- [Bloc de texte]
+---+

Ikea a connu une crise profonde durant les premiers mois de l’année 2020. Une traversée difficile de la crise sanitaire, pour une société qui a cherché à perfectionner l’expérience client en priorisant avant tout le physique au numérique. En France, ses 34 magasins ont dû fermer leurs portes pour répondre aux nouvelles règles sanitaires, participant grandement à la baisse du chiffre d’affaires de la société de 7 % sur un an, entre le 1er septembre 2019 et le 31 août 2020.
Le géant de l’ameublement n’est plus le leader. Au sein de l’hexagone, son concurrent But-Conforama (cession de Conforama à Mobilux, le 8 juillet dernier) a pris les devants et domine maintenant le marché. Le logo jaune sur fond bleu est détrôné. Son modèle est en retard. Certainement pour la première fois, l’idée de génie de son fondateur Ingvar Kamprad, en 1956, va devoir être revue et corrigée.
Les raisons du succès
Le succès d’Ikea est un parfait symbole de la mondialisation : ses raisons sont les mêmes en France qu’à travers le monde. Des meubles en « kit », à monter soi-même, et vendus dans des emballages assez plats pour pouvoir dépasser une barrière loin d’être anodine sur ce marché : les difficultés du transport. La possibilité pour les clients, enfin, de pouvoir faire l’impasse sur la location d’une camionnette ou d’un service de livraison.
En 2020, les barrières ne sont plus les mêmes. Certaines disparaissent quand d’autres viennent bouleverser la recette du succès. Ikea fait partie des principaux concernés. Ses magasins ne sont plus accessibles alors qu’ils étaient un autre ingrédient phare de sa popularité. Des parcours clients étudiés dans le détail, avec des itinéraires tout tracés pour se déplacer dans les rayons. Ikea n’avait pas attendu la crise sanitaire pour installer des flèches dans ses allées…
Au siège néerlandais, la marque n’en a jamais oublié ses origines. Elles sont suédoises, et tout le monde les connaît. Grâce à son restaurant particulièrement. En 2017, il était rapporté que ses activités de restauration lui avaient permis de générer 1,8 milliard d’euros de chiffre d’affaires. Mais le calcul oublie encore d’intégrer les retombées économiques sur les ventes de meubles, un service récréatif transformant les magasins en programme de sortie – en lieu de vie.
250 millions d’euros
Il aura fallu attendre une crise. Mais pas n’importe laquelle. Une crise sanitaire avant tout, pour faire d’Ikea un modèle en retard sur les habitudes de consommation des clients. La fermeture obligatoire des magasins pendant plusieurs mois a provoqué un vent de panique et rien qu’en France, Ikea a débloqué 250 millions d’euros pour investir.
Dans son palmarès, ses investissements en Chine sont bien plus importants. L’année dernière, son exercice comptable avait répertorié un investissement de 1,3 milliard d’euros pour renforcer son intégration au sein du pays. Mais la nouvelle cagnotte présentée en ce mois d’octobre par Ikea France est de nature exceptionnelle, symbole d’une crise et d’un bouleversement loin d’être maîtrisé.

+---+

- [Données sources]
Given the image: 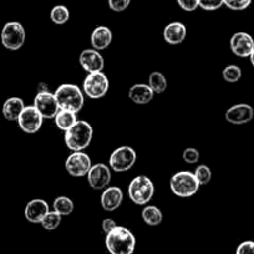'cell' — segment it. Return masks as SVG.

+---+

- [Actions demandées]
1 > D'après le texte sur Ikea, combien de magasins la société a-t-elle dû fermer en France ?
2 > Reprenez le texte sur Ikea après sa dernière phrase et écrivez-en la suite.

- [Réponses fournies]
1 > 34 magasins.

2 >
L’investissement sera déployé sur les deux années à venir. Au programme, la moitié du montant injecté sera utilisé pour développer et lancer de nouveaux outils digitaux. Ikea a vu ses ventes en ligne augmenter de 44 %, représentants maintenant 15,4 % de son chiffre d’affaires. Mais parmi les millions investis, l’autre moitié sera consacrée aux magasins. Car Ikea explique encore continuer de capitaliser sur son modèle d’enseignes physiques.
Walter Kadnar, PDG d’Ikea France, se disait « confiant » à ce sujet. Mais les projets annoncés pour moderniser le modèle semblent encore dépendants du réseau de magasins physiques. Place de la Madeleine à Paris, l’un de ses nouveaux formats de magasins – plus petit pour accéder aux clients des centres-ville – connaîtra « quelques ajustements ». Ikea parle d’investissements pour « accélérer les synergies entre le monde physique et le monde digital », là où la firme tente avant tout de sauver les meubles.
Sa politique d’expansion des magasins, renforcée ces trois dernières années, sera certainement remise en question face à l’accélération du e-commerce provoquée par la crise sanitaire. Ikea en est conscient, s’en réjouit autant qu’il risque de s’en alarmer : « en trois ans, nous avons multiplié par quatre le chiffre d’affaires en ligne » déclarait le PDG d’Ikea France. Une croissance respectable et profitable, mais qui pour la première fois prenait à contre-pied la stratégie de la société.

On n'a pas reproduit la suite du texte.